Gagasan Seni yang Tidak Ada di TPS -->
close
Pojok Seni
15 February 2024, 2/15/2024 08:00:00 AM WIB
Terbaru 2024-02-15T01:36:41Z
Artikel

Gagasan Seni yang Tidak Ada di TPS

Advertisement
Ilustrasi TPS unik

Oleh: Erwan Saing


Peristiwa politik adalah narasi utama suatu masyarakat yang alurnya sering berubah-ubah sampai detik ini. Kampanye-kamapanye baru tentang cara berkuasa baru sangat eksotis dan tropis. Kita akhirnya menyaksikan teater tanpa tiket hanya untuk menunggu seperti apa tokoh utama ini bekerja. Meskipun sadar, kita tetap saja tidak pernah tahu siapa tokoh utamanya. Melalui sejarah teater, seni visual dan sastra, seniman akhirnya lagi-lagi hanya menyaksikan secara bergiliran penulisan ulang narasi utama ini. 


Jauh sebelum adanya Pemilu di hari ini, pada pertengahan abad ke 4 SM, Teater Aristotelian oleh Aristoteles menggembori persoalan karakter tokoh yang tragis. 

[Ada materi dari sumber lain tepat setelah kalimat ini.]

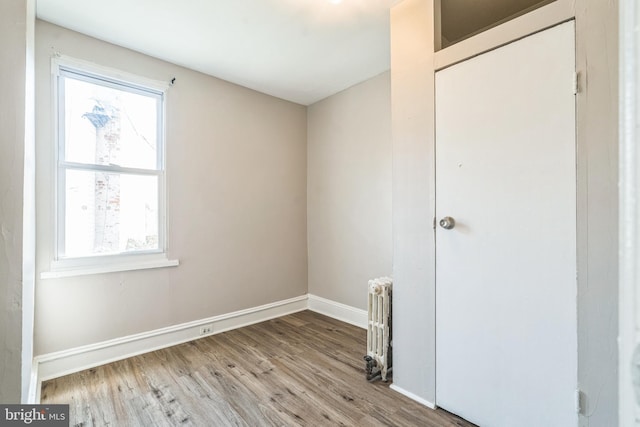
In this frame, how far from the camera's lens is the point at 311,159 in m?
3.60

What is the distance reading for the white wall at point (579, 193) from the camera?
119cm

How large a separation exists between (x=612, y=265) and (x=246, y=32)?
2515mm

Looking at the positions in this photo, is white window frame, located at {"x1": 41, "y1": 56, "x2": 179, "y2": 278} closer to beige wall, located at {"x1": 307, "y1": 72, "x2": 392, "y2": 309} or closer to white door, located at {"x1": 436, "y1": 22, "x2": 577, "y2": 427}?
beige wall, located at {"x1": 307, "y1": 72, "x2": 392, "y2": 309}

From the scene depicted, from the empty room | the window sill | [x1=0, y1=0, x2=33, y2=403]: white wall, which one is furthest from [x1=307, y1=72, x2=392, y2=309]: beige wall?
[x1=0, y1=0, x2=33, y2=403]: white wall

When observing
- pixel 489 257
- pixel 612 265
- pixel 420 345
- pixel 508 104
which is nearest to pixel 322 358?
pixel 420 345

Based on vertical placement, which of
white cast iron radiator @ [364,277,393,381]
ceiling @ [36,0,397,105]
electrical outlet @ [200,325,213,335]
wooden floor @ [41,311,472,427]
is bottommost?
wooden floor @ [41,311,472,427]

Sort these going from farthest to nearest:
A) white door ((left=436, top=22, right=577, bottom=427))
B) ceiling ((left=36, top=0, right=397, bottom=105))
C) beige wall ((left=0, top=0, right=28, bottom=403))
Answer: ceiling ((left=36, top=0, right=397, bottom=105)), white door ((left=436, top=22, right=577, bottom=427)), beige wall ((left=0, top=0, right=28, bottom=403))

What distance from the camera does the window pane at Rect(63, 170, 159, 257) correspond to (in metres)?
2.19

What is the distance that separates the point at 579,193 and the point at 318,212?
99.1 inches

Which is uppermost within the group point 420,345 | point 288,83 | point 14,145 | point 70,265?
point 288,83

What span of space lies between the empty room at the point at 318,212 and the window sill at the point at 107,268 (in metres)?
0.01

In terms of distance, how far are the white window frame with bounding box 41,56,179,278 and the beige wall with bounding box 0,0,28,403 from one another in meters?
1.38

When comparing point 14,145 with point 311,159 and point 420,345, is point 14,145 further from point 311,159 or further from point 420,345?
point 311,159

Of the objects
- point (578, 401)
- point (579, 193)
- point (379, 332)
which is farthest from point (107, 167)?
point (578, 401)
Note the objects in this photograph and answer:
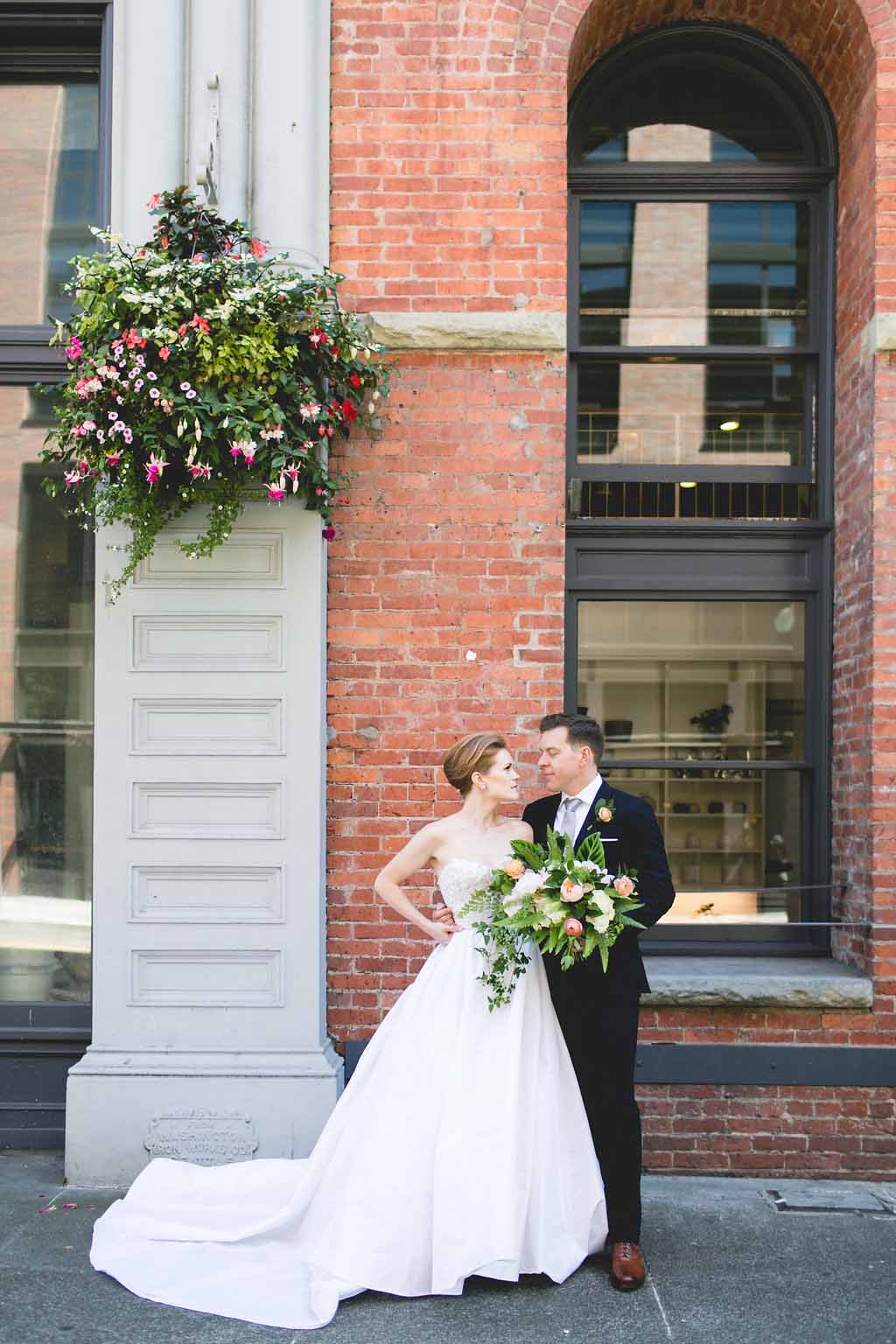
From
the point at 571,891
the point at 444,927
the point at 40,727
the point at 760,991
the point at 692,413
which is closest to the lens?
the point at 571,891

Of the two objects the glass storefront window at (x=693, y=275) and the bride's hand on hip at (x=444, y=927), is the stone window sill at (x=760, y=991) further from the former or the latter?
the glass storefront window at (x=693, y=275)

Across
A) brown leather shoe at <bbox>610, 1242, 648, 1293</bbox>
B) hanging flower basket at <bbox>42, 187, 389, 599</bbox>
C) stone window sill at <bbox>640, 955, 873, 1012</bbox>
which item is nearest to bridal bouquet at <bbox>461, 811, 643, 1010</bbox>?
brown leather shoe at <bbox>610, 1242, 648, 1293</bbox>

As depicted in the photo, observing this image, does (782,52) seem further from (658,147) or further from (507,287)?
(507,287)

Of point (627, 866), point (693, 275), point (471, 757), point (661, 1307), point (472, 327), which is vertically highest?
point (693, 275)

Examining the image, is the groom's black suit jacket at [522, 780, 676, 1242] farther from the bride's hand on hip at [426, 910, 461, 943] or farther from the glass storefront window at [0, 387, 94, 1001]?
the glass storefront window at [0, 387, 94, 1001]

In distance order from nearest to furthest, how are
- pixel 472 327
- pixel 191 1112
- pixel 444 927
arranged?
pixel 444 927 → pixel 191 1112 → pixel 472 327

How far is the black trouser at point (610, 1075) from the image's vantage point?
418 cm

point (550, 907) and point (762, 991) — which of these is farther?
point (762, 991)

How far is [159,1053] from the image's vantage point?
5199 millimetres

Di bukunya dengan judul The Poetics membeberkan bahwa tokoh tragis itu harus menjadi baik dalam cerita. Harus melibatkan perubahan. Jadi maksudnya? bukan nasib buruk menjadi baik, tetapi nasib baik menjadi buruk. Bukan karena kejahatan dari tokoh, melainkan suatu kesalahan cuil yang berakhir menjadi nasib buruk tokoh. Tujuannya adalah untuk membantu rasa simpati, rasa kasihan dan sekaligus rasa takut kepada penonton, sampai mereka betul-betul menemukan pengakuan sendiri terhadap tokoh itu (baik atau jahat). Tahan dulu.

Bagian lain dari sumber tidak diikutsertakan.